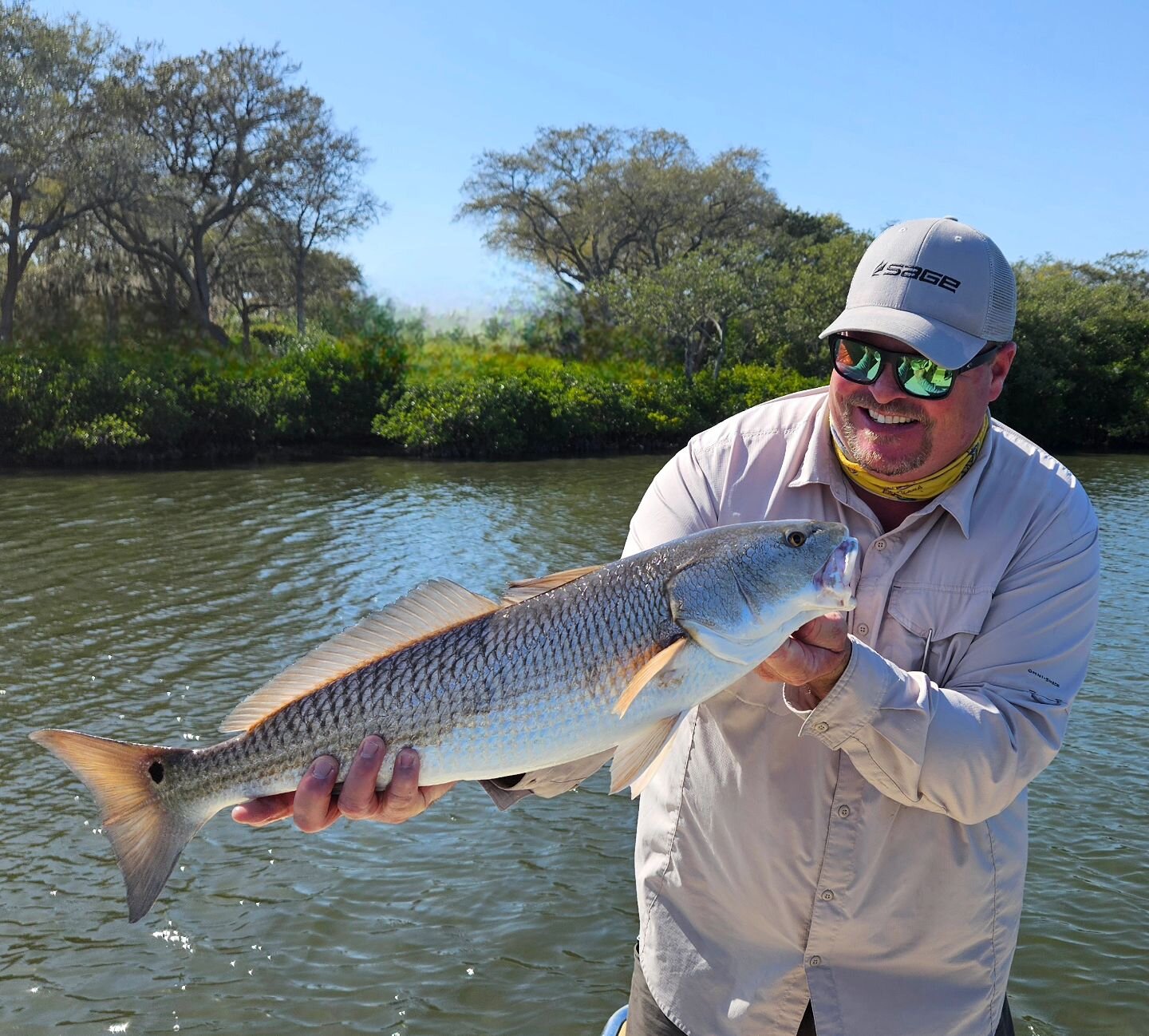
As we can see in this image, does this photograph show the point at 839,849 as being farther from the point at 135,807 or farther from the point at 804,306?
the point at 804,306

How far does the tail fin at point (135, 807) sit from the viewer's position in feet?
8.38

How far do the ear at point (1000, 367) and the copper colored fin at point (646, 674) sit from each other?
40.7 inches

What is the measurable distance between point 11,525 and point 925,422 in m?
20.6

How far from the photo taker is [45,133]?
111 ft

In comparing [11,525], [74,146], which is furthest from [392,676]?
[74,146]

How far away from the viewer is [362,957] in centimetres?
661

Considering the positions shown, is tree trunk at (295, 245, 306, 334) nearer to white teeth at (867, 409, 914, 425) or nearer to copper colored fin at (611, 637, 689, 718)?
white teeth at (867, 409, 914, 425)

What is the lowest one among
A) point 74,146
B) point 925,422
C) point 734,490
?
point 734,490

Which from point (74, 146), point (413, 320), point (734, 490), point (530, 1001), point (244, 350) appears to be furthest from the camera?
point (413, 320)

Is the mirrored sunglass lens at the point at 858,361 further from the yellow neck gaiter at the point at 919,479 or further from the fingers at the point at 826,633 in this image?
the fingers at the point at 826,633

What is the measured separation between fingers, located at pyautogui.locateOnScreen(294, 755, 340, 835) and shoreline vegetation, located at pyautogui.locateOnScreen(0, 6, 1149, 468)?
94.2 ft

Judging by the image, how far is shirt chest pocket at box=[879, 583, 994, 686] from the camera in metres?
2.44

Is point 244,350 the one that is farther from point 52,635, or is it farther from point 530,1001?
point 530,1001

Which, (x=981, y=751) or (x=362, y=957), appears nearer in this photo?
(x=981, y=751)
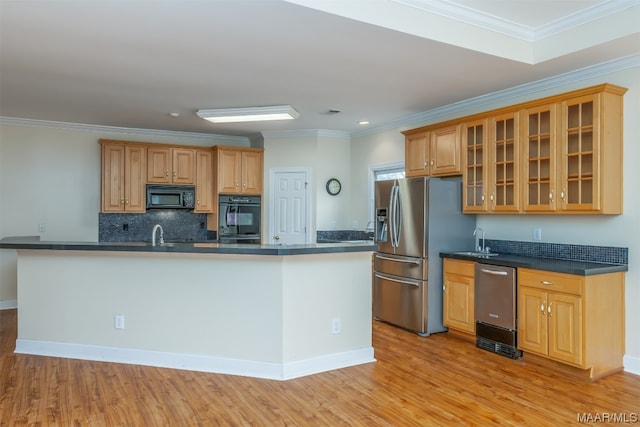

## PROBLEM
How many lines of the items above contain the string "does", with case counting? Reply with only the number.

## EXERCISE ANSWER
2